Exercise aim: Copy every one of the lines below word for word, leaving out the pictures.

[Questions on scene geometry]

= = = = = = =

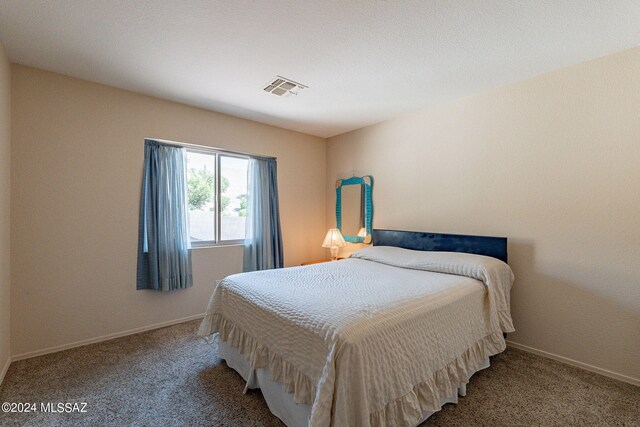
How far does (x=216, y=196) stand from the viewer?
3.47 meters

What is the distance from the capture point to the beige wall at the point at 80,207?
2355mm

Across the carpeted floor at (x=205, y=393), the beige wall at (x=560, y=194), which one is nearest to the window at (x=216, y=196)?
the carpeted floor at (x=205, y=393)

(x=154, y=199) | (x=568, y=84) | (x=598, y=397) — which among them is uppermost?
(x=568, y=84)

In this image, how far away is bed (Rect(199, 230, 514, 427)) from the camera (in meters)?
1.29

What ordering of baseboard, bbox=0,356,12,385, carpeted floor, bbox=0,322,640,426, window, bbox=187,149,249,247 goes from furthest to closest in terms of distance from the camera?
window, bbox=187,149,249,247
baseboard, bbox=0,356,12,385
carpeted floor, bbox=0,322,640,426

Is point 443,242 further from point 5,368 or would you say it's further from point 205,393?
point 5,368

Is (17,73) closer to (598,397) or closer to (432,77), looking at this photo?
(432,77)

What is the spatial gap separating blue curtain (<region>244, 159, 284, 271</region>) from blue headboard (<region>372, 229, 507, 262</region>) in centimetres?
133

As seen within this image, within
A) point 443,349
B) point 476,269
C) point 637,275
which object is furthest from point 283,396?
point 637,275

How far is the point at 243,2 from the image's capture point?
5.36 feet

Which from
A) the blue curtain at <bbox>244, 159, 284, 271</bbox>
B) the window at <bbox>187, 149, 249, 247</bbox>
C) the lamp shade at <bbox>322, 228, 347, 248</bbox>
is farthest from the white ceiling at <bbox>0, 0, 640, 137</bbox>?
the lamp shade at <bbox>322, 228, 347, 248</bbox>

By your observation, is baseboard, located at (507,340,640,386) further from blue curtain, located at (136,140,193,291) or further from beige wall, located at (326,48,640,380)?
blue curtain, located at (136,140,193,291)

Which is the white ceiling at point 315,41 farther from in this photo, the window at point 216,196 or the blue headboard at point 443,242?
the blue headboard at point 443,242

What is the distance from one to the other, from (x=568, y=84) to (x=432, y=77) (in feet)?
3.47
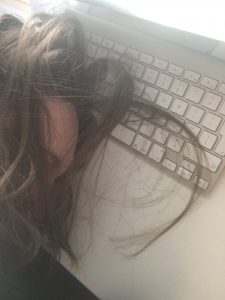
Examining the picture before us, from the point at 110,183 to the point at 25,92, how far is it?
190 mm

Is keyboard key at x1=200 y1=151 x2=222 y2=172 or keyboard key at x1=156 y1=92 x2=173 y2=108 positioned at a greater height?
keyboard key at x1=156 y1=92 x2=173 y2=108

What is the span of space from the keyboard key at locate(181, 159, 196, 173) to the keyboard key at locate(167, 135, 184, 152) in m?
0.02

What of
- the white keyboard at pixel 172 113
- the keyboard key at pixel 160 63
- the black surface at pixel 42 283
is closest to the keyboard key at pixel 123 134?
the white keyboard at pixel 172 113

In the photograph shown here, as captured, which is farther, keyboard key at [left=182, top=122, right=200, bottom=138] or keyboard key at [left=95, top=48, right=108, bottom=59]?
keyboard key at [left=95, top=48, right=108, bottom=59]

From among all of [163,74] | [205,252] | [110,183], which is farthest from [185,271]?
[163,74]

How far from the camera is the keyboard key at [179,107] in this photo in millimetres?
493

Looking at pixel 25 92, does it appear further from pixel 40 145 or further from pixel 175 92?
pixel 175 92

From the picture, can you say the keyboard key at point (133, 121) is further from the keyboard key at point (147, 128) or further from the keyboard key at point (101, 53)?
the keyboard key at point (101, 53)

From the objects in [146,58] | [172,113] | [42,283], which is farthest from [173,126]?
[42,283]

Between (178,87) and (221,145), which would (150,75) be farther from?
(221,145)

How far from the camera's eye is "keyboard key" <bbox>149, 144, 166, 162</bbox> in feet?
1.65

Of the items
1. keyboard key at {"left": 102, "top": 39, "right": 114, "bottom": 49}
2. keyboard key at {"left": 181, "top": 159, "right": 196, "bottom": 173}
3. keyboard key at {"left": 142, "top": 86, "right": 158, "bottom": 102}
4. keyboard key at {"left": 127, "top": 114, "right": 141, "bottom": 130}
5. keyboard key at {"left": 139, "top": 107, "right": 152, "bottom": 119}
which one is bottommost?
keyboard key at {"left": 181, "top": 159, "right": 196, "bottom": 173}

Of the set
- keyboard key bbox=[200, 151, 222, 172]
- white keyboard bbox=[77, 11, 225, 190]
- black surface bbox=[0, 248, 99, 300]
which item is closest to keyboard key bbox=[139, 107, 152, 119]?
white keyboard bbox=[77, 11, 225, 190]

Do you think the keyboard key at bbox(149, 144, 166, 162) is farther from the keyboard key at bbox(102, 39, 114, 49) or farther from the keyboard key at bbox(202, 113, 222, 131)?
the keyboard key at bbox(102, 39, 114, 49)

= = = = = = =

Solution for this task:
How far does (x=216, y=196) stand from the viewer?
3.47 meters

What is the distance from the capture point to the beige wall at the point at 80,207?
2355mm

Across the carpeted floor at (x=205, y=393), the beige wall at (x=560, y=194), which one is nearest to the window at (x=216, y=196)?
the carpeted floor at (x=205, y=393)

(x=154, y=199) | (x=568, y=84) | (x=598, y=397) — which among them is uppermost?
(x=568, y=84)

In this image, how far away is bed (Rect(199, 230, 514, 427)) from the camera (in meters)?
1.29

What ordering of baseboard, bbox=0,356,12,385, carpeted floor, bbox=0,322,640,426, window, bbox=187,149,249,247 goes from furthest to closest in terms of distance from the camera?
window, bbox=187,149,249,247
baseboard, bbox=0,356,12,385
carpeted floor, bbox=0,322,640,426

Is point 443,242 further from point 5,368 or would you say it's further from point 205,393?
point 5,368

Is (17,73) closer to (598,397) or closer to (432,77), looking at this photo?
(432,77)

What is the spatial gap separating blue curtain (<region>244, 159, 284, 271</region>) from blue headboard (<region>372, 229, 507, 262</region>) in centimetres?
133

As seen within this image, within
A) point 443,349
B) point 476,269
C) point 637,275
which object is furthest from point 283,396?
point 637,275

How far is the point at 243,2 from the image's capture point?
5.36 feet

Which from
A) the blue curtain at <bbox>244, 159, 284, 271</bbox>
B) the window at <bbox>187, 149, 249, 247</bbox>
C) the lamp shade at <bbox>322, 228, 347, 248</bbox>
is farthest from the white ceiling at <bbox>0, 0, 640, 137</bbox>?
the lamp shade at <bbox>322, 228, 347, 248</bbox>

By your observation, is baseboard, located at (507,340,640,386) further from blue curtain, located at (136,140,193,291) or further from beige wall, located at (326,48,640,380)?
blue curtain, located at (136,140,193,291)

Which is the white ceiling at point 315,41 farther from in this photo, the window at point 216,196 or the blue headboard at point 443,242?
the blue headboard at point 443,242

What is the distance from one to the other, from (x=568, y=84) to (x=432, y=77) (in feet)?
3.47
Examining the picture before us, from the point at 110,183 to the point at 25,92, how far is it?
190 mm

Is keyboard key at x1=200 y1=151 x2=222 y2=172 or keyboard key at x1=156 y1=92 x2=173 y2=108 positioned at a greater height?
keyboard key at x1=156 y1=92 x2=173 y2=108

What is the span of space from the keyboard key at locate(181, 159, 196, 173) to the keyboard key at locate(167, 135, 184, 152) in m?
0.02

What of
- the white keyboard at pixel 172 113
- the keyboard key at pixel 160 63
- the black surface at pixel 42 283
is closest to the keyboard key at pixel 123 134?
the white keyboard at pixel 172 113

In the photograph shown here, as captured, which is farther, keyboard key at [left=182, top=122, right=200, bottom=138] or keyboard key at [left=95, top=48, right=108, bottom=59]?
keyboard key at [left=95, top=48, right=108, bottom=59]

From among all of [163,74] | [205,252] | [110,183], which is farthest from [185,271]?
[163,74]

How far from the camera is the keyboard key at [179,107] in this photo in millimetres?
493

Looking at pixel 25 92, does it appear further from pixel 40 145 or further from pixel 175 92?
pixel 175 92

From the picture, can you say the keyboard key at point (133, 121) is further from the keyboard key at point (147, 128) or further from the keyboard key at point (101, 53)?
the keyboard key at point (101, 53)

From the objects in [146,58] | [172,113] | [42,283], which is farthest from [173,126]?
[42,283]

Between (178,87) and (221,145), which would (150,75) be farther from?
(221,145)

How far from the camera's eye is "keyboard key" <bbox>149, 144, 166, 162</bbox> in feet?
1.65

Of the items
1. keyboard key at {"left": 102, "top": 39, "right": 114, "bottom": 49}
2. keyboard key at {"left": 181, "top": 159, "right": 196, "bottom": 173}
3. keyboard key at {"left": 142, "top": 86, "right": 158, "bottom": 102}
4. keyboard key at {"left": 127, "top": 114, "right": 141, "bottom": 130}
5. keyboard key at {"left": 139, "top": 107, "right": 152, "bottom": 119}
which one is bottommost?
keyboard key at {"left": 181, "top": 159, "right": 196, "bottom": 173}

Of the set
- keyboard key bbox=[200, 151, 222, 172]
- white keyboard bbox=[77, 11, 225, 190]
- black surface bbox=[0, 248, 99, 300]
which item is closest to keyboard key bbox=[139, 107, 152, 119]?
white keyboard bbox=[77, 11, 225, 190]

Do you think the keyboard key at bbox(149, 144, 166, 162) is farther from the keyboard key at bbox(102, 39, 114, 49) or farther from the keyboard key at bbox(202, 113, 222, 131)?
the keyboard key at bbox(102, 39, 114, 49)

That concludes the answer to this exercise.